| > a VP must sign off on changing status pages, which is... backwards to say the least. I think most people's experience with "VP's" makes them not realize what AWS VP's do. VP's here are not sitting in an executive lounge wining and dining customers, chomping on cigars and telling minions to "Call me when the data center is back up and running again!" They are on the tech call, working with the engineers, evaluating the problem, gathering the customer impact, and attempting to balance communicating too early with being precise. Is there room for improvement? Yes. I wish we would just throw up a generic "Shit's Fucked Up. We Don't Know Why Yet, But We're Working On It" message. But the reason why we don't, doesn't have anything to do with having to get VP approval to put that message up. The VP's are there in the trenches most of the time. |
I gotta say, the implication that you can't register an outage until you know why it happened is pretty damning. The status page is where we look to see if services are effected, if that information can't be shared there until you understand the cause, that's very broken.
The AWS status page has become kind of a joke to customers.
I was encouraged to see the announcement in OP say that there is "a new version of our Service Health Dashboard" coming. I hope it can provide actual capabilities to display, well, service health.
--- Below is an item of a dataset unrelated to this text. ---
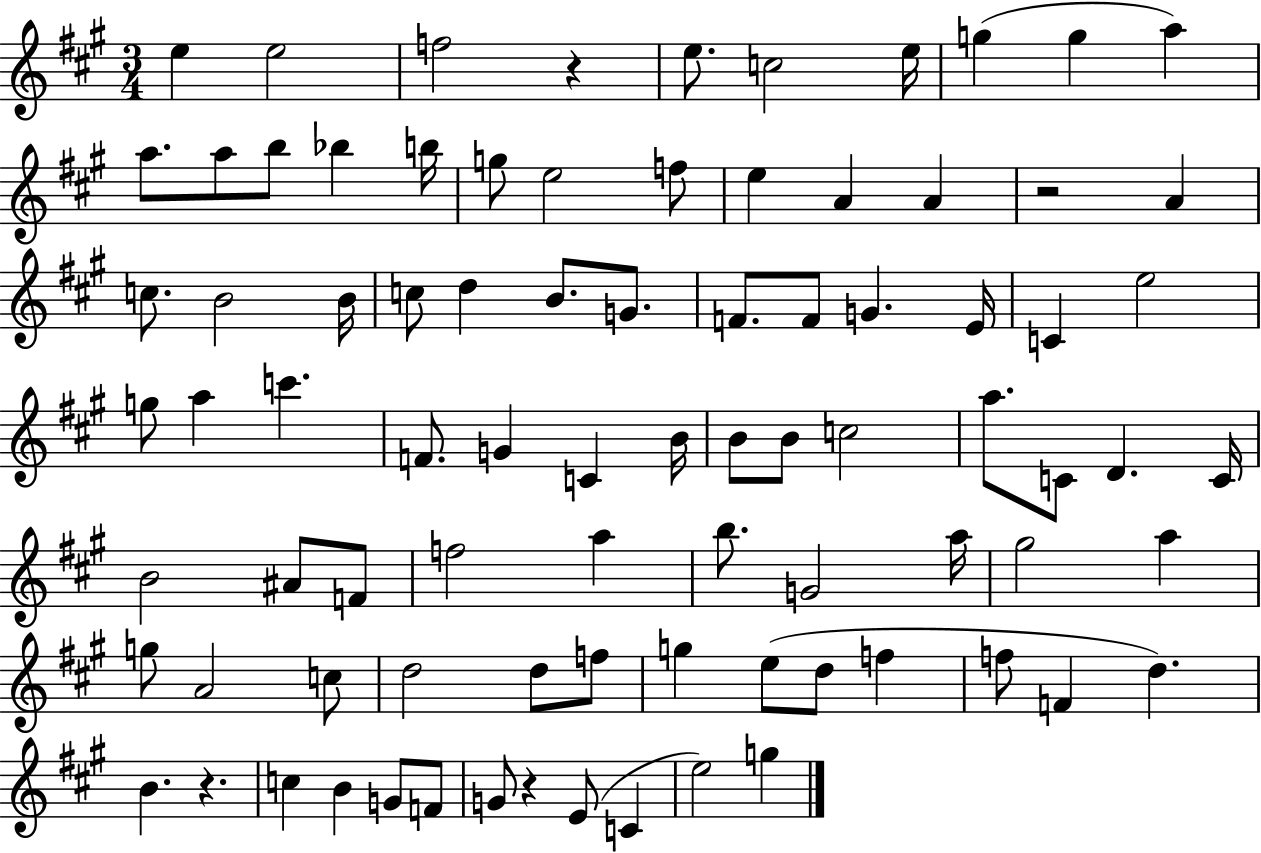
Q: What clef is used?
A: treble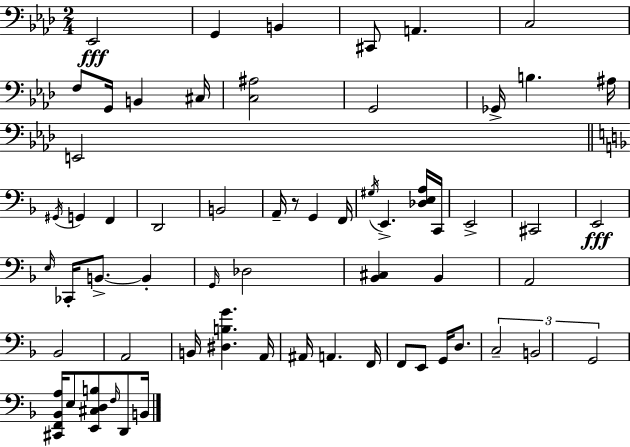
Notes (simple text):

From how people talk about it, it kind of sounds like updates to the Service Health Dashboard are currently purely a manual process. Rather than automated monitoring automatically updating the Service Health Dashboard in any way at all. I find that a surprising implementation for an organization of Amazon's competence and power. That alarms me more than who it is that has the power to manually update it; I agree that I don't have enough knowledge of AWS internal org structures to have an opinion on if it's the "right" people or not.
I suspect AWS must have internal service health pages that are actually automatically updated in some way by monitoring, that is, that actually work to display service health. It seems like a business decision rather than a technical challenge if the public facing system has no inputs but manual human entry, but that's just how it seems from the outside, I may not have full information. We only have what Amazon shares with us of course.